_Given records_.
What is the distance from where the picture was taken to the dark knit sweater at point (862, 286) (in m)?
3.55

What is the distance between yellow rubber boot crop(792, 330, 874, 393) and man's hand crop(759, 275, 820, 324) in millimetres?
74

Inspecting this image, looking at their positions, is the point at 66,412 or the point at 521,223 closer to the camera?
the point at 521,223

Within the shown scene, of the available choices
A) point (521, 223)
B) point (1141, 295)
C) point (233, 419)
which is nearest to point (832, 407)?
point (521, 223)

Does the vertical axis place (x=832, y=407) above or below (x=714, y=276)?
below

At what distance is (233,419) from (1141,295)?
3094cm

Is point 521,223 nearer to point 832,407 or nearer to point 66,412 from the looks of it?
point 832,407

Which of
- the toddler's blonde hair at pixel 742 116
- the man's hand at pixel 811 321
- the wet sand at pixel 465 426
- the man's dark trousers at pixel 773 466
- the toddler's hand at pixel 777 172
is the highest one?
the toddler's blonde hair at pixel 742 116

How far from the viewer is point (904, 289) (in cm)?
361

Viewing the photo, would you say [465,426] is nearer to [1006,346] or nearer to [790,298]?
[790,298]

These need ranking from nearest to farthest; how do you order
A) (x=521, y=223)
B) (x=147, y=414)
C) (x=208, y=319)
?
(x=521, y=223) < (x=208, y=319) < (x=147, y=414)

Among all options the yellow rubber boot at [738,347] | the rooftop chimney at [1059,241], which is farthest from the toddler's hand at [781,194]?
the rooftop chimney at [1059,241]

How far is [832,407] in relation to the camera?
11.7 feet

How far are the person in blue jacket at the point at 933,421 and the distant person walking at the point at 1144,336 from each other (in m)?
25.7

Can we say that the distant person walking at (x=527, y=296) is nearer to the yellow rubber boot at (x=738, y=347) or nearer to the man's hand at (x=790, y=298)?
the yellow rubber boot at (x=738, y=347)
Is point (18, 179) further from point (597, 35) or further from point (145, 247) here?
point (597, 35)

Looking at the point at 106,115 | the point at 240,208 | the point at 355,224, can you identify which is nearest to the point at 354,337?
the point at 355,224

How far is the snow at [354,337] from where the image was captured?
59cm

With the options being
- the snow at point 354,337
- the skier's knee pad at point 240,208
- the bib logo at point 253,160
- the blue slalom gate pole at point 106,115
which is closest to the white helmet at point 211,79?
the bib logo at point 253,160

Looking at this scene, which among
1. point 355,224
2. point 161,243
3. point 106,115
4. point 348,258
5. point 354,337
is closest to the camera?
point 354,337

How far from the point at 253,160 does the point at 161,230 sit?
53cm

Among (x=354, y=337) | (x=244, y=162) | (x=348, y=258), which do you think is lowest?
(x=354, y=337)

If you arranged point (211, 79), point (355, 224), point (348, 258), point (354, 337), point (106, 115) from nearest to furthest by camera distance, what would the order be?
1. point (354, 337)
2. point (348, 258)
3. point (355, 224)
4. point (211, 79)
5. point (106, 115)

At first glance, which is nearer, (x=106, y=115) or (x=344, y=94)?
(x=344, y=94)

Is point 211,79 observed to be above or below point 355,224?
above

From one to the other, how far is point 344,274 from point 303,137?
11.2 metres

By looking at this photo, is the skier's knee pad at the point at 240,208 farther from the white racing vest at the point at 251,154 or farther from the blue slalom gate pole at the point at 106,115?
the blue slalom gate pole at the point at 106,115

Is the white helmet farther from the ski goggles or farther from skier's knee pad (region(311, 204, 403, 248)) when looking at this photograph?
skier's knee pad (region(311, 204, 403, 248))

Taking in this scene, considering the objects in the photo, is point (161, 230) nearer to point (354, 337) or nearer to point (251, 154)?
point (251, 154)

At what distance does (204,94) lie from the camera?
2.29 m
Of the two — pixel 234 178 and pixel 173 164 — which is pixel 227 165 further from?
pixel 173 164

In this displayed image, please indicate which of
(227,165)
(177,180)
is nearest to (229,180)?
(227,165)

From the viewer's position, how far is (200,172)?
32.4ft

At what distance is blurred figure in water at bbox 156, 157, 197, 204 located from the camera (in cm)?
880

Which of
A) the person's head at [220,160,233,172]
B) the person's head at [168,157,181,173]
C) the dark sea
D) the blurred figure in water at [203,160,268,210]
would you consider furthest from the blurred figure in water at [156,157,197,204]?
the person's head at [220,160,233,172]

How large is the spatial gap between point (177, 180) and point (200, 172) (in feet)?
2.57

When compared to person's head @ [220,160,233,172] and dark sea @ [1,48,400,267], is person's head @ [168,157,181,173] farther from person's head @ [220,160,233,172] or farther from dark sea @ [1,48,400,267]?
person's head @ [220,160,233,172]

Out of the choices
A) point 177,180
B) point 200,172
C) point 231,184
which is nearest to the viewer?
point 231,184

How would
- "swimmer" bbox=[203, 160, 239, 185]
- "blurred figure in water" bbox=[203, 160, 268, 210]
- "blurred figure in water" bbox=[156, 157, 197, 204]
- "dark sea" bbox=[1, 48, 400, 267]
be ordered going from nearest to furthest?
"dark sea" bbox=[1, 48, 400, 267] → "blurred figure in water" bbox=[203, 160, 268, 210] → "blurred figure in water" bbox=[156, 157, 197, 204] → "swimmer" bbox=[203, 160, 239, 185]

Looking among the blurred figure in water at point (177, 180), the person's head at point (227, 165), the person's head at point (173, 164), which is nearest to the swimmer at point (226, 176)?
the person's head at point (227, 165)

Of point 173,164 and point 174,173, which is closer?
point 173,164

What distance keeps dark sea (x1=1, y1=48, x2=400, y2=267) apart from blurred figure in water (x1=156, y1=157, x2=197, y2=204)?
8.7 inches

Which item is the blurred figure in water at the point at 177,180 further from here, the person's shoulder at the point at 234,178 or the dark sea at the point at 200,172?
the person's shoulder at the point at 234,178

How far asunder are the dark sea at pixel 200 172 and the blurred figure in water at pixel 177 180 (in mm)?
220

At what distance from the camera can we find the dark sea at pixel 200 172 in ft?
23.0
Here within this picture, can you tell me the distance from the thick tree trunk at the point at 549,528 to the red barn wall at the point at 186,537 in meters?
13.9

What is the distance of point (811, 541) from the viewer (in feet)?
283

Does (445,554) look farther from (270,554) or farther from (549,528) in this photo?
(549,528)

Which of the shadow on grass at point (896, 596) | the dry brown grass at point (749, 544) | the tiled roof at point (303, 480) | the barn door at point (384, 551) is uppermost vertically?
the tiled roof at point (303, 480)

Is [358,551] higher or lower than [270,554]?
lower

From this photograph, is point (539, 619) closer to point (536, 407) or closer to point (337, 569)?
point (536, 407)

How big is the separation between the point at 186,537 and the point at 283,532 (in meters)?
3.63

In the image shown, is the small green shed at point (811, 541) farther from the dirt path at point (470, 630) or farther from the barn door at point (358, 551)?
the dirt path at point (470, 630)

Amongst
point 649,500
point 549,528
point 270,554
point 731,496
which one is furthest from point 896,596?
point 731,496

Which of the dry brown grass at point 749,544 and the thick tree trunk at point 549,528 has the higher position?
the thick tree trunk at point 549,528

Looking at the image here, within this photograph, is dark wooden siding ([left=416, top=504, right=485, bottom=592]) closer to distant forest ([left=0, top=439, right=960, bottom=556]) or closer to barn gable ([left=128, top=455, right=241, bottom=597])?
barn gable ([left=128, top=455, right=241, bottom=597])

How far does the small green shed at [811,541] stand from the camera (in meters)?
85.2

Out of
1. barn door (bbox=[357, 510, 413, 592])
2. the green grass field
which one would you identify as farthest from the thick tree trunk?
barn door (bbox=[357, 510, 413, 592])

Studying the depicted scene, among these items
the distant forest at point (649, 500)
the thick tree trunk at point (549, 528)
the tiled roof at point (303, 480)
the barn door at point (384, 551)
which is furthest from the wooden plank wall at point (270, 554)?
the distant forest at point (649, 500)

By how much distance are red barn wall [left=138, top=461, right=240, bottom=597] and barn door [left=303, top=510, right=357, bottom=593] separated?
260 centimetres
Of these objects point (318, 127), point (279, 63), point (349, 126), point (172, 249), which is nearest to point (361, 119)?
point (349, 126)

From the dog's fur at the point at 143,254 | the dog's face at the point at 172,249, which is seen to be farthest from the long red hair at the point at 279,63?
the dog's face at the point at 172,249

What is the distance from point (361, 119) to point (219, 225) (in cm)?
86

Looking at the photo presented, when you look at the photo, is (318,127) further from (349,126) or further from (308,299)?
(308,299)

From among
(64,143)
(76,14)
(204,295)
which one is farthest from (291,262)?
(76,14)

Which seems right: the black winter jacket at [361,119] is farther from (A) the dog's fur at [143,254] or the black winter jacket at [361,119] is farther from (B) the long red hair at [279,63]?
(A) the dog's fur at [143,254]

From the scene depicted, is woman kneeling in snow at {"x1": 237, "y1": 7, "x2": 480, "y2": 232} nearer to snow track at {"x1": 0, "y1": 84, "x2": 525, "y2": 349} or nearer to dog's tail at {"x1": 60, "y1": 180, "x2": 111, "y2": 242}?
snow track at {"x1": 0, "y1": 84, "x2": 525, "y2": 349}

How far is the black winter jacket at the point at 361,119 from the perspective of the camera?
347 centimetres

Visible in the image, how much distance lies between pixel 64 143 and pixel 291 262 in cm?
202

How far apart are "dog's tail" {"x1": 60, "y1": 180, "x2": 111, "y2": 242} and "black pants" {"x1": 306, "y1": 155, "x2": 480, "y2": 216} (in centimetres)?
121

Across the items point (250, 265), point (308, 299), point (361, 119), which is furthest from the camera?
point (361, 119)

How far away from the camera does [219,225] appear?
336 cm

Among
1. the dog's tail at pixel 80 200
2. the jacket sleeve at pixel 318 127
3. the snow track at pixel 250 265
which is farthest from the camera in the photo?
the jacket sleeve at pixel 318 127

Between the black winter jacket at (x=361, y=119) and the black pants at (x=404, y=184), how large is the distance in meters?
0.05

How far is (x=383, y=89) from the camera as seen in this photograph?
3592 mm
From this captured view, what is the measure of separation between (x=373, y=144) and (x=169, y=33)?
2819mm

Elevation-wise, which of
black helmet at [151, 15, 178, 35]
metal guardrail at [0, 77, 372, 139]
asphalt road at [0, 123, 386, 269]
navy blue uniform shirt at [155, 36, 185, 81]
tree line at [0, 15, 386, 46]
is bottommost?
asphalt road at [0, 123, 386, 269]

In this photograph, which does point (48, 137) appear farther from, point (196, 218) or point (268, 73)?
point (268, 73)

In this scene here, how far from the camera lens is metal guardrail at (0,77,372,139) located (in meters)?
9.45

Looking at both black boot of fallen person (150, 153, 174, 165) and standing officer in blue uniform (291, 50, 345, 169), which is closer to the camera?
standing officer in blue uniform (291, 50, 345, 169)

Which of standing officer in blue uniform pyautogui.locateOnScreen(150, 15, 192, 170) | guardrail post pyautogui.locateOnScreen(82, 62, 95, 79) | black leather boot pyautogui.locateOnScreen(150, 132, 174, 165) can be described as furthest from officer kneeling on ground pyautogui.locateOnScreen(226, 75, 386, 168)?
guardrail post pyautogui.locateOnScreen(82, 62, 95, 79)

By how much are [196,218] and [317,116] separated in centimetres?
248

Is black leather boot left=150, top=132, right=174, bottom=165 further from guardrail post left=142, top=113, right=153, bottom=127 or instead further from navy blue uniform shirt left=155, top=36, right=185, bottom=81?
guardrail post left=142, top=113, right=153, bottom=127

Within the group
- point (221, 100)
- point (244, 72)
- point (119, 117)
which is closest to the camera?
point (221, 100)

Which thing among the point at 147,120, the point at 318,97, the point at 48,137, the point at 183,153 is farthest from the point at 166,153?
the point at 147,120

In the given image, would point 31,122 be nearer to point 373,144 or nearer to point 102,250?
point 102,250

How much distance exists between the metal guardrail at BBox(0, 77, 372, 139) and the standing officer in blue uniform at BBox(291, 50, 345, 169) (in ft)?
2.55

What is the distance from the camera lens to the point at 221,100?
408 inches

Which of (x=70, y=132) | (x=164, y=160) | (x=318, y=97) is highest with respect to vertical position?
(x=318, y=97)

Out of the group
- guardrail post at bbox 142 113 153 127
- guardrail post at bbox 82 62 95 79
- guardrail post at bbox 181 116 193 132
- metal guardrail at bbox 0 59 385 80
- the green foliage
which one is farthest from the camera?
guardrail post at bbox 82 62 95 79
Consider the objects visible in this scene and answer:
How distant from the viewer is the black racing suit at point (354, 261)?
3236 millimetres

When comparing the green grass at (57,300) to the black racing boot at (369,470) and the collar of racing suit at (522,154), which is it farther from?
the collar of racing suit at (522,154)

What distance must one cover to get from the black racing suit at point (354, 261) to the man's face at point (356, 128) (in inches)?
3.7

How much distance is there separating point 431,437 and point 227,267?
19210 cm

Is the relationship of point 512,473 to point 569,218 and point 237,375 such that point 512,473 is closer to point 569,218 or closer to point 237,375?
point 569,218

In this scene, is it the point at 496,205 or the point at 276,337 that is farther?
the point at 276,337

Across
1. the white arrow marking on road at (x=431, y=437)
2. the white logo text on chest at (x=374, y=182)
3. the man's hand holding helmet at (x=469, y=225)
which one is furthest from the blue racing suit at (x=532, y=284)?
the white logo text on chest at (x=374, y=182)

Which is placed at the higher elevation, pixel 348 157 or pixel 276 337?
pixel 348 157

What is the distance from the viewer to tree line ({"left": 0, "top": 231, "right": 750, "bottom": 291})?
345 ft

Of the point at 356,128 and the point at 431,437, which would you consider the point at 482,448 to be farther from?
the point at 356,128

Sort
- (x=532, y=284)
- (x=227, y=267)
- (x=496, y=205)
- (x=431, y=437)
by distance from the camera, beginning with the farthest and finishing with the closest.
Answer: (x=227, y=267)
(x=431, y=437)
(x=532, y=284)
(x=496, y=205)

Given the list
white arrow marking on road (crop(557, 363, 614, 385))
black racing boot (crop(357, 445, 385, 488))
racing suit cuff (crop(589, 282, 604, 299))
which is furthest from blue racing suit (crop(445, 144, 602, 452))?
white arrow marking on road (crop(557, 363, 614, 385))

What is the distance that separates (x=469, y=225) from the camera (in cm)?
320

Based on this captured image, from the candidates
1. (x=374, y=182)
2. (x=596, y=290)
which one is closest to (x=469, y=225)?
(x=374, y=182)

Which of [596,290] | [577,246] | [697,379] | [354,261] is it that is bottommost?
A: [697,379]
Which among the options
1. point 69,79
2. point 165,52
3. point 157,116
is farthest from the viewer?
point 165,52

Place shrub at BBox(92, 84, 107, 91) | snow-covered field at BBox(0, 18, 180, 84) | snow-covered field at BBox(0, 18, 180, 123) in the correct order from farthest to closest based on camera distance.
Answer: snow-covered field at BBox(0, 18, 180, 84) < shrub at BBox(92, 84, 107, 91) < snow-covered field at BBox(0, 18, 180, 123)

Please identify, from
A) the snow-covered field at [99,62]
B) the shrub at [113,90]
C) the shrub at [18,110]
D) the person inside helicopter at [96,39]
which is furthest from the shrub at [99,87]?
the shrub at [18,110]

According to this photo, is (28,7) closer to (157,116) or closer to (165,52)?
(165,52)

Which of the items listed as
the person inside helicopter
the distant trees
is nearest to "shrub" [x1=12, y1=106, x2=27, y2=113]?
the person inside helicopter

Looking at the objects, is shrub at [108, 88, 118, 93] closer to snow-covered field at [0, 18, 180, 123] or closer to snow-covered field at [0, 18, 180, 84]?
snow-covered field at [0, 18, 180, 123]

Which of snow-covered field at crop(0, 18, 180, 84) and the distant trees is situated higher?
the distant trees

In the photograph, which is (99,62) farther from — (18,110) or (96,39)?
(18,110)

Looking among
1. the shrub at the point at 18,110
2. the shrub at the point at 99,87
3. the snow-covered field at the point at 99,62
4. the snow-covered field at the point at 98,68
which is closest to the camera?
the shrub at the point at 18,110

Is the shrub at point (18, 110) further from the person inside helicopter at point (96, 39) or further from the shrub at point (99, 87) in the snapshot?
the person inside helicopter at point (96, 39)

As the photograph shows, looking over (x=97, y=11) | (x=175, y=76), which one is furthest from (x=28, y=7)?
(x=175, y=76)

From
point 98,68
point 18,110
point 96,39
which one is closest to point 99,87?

_Exercise objective_. Transcribe exactly, and only, the lines from the one bearing "Which of snow-covered" through the last line of the entries, counting both.

_Solution_.
Which of snow-covered field at crop(0, 18, 180, 84) and the distant trees is situated higher?
the distant trees

In the photograph, which is (99,62) farther from — (18,110) or (96,39)?
(18,110)

Looking among
1. the shrub at the point at 18,110
2. the shrub at the point at 99,87
3. the snow-covered field at the point at 99,62
4. the snow-covered field at the point at 98,68
which is closest to the camera?
the shrub at the point at 18,110

Is the shrub at point (18, 110) further from the person inside helicopter at point (96, 39) or further from the shrub at point (99, 87) in the snapshot?
the person inside helicopter at point (96, 39)

As the photograph shows, looking over (x=97, y=11) | (x=175, y=76), which one is furthest from (x=28, y=7)?
(x=175, y=76)

From
point 98,68
point 18,110
point 96,39
which one is closest to point 99,87?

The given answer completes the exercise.